As for the trackers, those are in the Google Play version in order to use push notifications and crash reports (you can opt-out of both if you’d like, but push notifications are a big battery saver and message content is not shared with Google, it’s just a signal for the app like “hey, there are new messages, go connect and dowload them!”).
Another difference is map providers: the F-Droid version has only
OpenStreetMap, the Google Play version has both OSM and Google Maps."

Yes, I use the F-droid version and also my wife, but if I want some friends out there (using the Google App store) to use it, they won’t follow my steps to download it from F-droid (you know…). I’d be more happy if Kontalk avoids all those “trackers” because other apps (like Signal) don’t need it to work.
Opinions?

https://reports.exodus-privacy.eu.org/en/reports/45028/
https://reports.exodus-privacy.eu.org/en/reports/51066/


#58

Weird. Firebase analytics should be disabled. I’ll investigate.

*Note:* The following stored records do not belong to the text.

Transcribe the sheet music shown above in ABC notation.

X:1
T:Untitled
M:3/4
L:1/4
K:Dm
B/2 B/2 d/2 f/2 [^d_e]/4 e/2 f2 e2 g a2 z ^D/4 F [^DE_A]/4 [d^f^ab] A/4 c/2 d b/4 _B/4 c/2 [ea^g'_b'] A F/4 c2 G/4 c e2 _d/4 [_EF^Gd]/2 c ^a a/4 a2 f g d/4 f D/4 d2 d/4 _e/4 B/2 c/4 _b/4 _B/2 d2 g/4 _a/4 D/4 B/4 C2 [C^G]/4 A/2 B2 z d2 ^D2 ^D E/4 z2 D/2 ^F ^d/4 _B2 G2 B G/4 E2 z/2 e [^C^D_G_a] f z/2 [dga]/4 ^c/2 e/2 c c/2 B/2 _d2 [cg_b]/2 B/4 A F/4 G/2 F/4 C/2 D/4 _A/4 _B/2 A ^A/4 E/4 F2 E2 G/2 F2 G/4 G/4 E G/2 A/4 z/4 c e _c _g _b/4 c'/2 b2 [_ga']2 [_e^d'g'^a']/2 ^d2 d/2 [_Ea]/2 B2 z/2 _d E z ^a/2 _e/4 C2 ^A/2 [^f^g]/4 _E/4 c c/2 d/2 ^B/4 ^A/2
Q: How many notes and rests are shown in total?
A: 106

As for Crashlytics, we use it for statistics purposes and automatic crash reports. You can opt-out of both of them, and recently we’ve been considering abandoning analytics in general and leave only the crash reports (they are much more detailed than the Google Play ones and they help fixing bugs a lot).
I was recently looking for an alternative since the Google acquisition, but it’s going to take some time for it to be replaced completely.

As for Signal, I didn’t check the source code but they probably have their own crash reporting (or use just the Google Play one).


#59

It is disabled. This is something that probably has to do with the build process. It won’t activate for sure.
I’ll check it out.


#60

Thanks for the answer!
Exodus look only for code signatures, maybe the code is there but it’s not activated.